Letztendlich wird Erdoğan in der einen oder anderen Form beim Referendum im April als Verlierer dastehen. Doch es wäre ein großer Fehler anzunehmen, dass er eine Niederlage einfach so akzeptieren würde, seine Machtfülle abbauen oder still und heimlich von der Bildfläche verschwinden würde. Für ihn steht zu viel auf dem Spiel – das hat schon seine Reaktion nach der Niederlage bei den Parlamentswahlen 2015 gezeigt, wo er Neuwahlen ausrief und drohte, ohne einen Sieg seiner AKP würde das Land ins Chaos stürzen. Wir müssen die Wahrheit sagen: Das Referendum ist wichtig als Fokuspunkt für die Opposition gegen Erdoğan, aber letztendlich wird er durch eine revolutionäre Bewegung gestürzt werden müssen, um auch nur die grundlegendesten demokratischen Rechte zu bewahren oder herzustellen. Letztendlich ist auch die Diktatur Erdoğans nur ein Ausdruck der Sackgasse, in der der Kapitalismus in der Türkei steckt. Die korrupten Industriellen und SpekulantInnen mögen sich vielleicht nicht immer einig sein, aber eines ist klar: Sie können es sich alle nicht leisten, dass die ArbeiterInnen und Jugendlichen in der Türkei tatsächlich über ihr Schicksal bestimmen.

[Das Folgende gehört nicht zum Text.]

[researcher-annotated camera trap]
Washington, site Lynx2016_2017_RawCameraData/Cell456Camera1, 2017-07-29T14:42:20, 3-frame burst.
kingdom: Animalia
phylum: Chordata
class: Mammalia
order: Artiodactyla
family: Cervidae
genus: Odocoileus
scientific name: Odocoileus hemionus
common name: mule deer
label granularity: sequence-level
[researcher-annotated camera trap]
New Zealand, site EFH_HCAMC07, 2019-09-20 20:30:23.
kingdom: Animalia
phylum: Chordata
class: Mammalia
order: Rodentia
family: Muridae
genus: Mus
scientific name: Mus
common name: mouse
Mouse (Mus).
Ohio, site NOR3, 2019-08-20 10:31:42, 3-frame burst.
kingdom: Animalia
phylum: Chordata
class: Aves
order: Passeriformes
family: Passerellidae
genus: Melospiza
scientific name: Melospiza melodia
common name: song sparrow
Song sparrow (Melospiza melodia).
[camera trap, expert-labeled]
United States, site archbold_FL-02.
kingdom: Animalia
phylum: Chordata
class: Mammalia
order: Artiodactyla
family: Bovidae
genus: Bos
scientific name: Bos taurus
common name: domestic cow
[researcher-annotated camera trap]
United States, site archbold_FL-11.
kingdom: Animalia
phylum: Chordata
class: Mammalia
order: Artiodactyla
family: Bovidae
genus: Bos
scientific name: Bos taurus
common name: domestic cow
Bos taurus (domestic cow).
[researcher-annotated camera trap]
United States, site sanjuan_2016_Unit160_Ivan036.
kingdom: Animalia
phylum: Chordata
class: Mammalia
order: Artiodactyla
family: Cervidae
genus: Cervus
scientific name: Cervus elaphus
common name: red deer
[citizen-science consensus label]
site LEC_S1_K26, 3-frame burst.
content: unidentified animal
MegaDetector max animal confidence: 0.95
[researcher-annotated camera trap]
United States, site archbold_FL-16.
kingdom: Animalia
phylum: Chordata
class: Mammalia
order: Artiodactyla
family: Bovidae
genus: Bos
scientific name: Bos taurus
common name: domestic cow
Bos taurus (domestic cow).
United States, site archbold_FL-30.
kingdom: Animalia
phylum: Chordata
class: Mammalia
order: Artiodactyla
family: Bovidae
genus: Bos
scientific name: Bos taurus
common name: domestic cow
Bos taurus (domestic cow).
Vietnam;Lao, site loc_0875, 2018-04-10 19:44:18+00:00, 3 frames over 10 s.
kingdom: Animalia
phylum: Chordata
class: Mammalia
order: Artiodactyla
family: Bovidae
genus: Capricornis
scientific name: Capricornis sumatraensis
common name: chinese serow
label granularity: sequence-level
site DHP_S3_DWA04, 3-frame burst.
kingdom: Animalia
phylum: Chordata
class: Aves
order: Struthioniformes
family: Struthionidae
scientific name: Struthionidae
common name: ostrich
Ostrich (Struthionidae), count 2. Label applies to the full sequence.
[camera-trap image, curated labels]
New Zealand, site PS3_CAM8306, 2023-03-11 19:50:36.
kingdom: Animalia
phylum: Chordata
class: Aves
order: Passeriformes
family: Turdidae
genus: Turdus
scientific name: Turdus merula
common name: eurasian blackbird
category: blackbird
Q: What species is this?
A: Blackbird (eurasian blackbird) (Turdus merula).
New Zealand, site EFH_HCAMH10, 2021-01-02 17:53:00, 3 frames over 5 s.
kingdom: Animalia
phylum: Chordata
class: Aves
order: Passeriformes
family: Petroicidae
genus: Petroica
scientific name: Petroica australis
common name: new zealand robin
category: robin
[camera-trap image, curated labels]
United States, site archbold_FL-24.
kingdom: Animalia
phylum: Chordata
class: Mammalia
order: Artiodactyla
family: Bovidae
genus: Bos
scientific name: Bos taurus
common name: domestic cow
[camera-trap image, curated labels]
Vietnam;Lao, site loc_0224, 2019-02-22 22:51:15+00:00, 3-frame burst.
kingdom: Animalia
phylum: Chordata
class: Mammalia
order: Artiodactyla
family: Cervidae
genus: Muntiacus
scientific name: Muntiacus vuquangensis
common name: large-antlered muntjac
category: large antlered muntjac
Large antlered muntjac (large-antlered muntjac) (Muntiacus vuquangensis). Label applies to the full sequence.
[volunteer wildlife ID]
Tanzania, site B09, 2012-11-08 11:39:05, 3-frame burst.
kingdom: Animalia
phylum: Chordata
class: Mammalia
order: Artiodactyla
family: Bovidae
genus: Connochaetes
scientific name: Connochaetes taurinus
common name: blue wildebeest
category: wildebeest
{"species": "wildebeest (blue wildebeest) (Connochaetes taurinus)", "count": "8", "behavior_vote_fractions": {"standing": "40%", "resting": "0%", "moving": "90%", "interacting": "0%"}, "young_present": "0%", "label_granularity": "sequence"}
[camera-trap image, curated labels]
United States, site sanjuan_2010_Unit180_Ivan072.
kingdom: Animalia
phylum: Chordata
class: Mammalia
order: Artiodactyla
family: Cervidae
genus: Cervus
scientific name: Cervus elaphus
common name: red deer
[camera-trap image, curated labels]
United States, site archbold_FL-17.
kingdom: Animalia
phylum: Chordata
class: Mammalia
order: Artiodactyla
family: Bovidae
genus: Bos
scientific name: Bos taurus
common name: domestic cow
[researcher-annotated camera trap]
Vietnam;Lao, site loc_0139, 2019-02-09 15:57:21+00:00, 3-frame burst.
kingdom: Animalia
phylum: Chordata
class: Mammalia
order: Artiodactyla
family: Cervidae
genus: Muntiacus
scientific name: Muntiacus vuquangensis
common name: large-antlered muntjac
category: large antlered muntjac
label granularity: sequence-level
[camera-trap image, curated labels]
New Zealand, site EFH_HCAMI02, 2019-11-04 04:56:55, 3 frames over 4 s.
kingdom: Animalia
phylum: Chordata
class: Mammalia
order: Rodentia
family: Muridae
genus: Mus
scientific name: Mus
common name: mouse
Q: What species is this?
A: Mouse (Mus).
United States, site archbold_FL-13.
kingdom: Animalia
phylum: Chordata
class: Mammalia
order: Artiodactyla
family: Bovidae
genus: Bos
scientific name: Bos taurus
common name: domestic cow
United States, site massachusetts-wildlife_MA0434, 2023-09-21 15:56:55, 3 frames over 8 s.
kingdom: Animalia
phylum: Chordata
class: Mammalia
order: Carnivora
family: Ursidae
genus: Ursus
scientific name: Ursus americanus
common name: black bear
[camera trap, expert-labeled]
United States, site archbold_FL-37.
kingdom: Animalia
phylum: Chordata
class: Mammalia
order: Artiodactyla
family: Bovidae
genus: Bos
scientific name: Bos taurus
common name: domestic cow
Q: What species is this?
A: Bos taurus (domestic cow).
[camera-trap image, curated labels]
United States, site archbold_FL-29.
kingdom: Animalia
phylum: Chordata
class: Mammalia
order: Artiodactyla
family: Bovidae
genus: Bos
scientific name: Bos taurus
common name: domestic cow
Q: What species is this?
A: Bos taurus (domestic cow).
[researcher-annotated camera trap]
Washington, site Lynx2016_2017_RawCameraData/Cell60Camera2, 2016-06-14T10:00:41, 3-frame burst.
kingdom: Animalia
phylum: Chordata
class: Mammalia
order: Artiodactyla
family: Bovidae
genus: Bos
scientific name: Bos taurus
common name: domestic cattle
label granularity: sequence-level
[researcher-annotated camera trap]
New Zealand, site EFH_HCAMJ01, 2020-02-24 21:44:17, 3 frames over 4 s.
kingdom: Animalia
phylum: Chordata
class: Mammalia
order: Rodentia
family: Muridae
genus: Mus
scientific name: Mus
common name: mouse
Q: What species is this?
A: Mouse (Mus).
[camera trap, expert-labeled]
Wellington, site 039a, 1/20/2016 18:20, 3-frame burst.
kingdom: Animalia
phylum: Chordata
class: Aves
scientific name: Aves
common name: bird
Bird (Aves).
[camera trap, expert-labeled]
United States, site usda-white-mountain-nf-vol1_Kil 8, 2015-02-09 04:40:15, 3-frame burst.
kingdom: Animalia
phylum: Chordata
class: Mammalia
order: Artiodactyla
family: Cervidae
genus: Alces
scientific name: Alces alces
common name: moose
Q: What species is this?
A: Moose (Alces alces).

Deswegen ist es ein großer Fehler der Linken, alles diese Dinge nicht offen darzulegen. Viele bringen ein „Nein“ beim Referendum richtigerweise mit einer Darstellung der sozialen Problemen der Massen in Verbindung. Doch was weitgehend fehlt, ist eine ehrliche Perspektive über den 16. April hinaus: Die Linke müsste für eine revolutionäre, sozialistische Alternative argumentieren. Auf dieser Basis könnte eine Massenbewegung organisiert werden, für die ein Sieg des „Nein“ beim Referendum nur ein Startpunkt wäre. Sie würde die Basis für einen Sturz von Erdoğan und eine Beseitigung des Kapitalismus in der Türkei legen!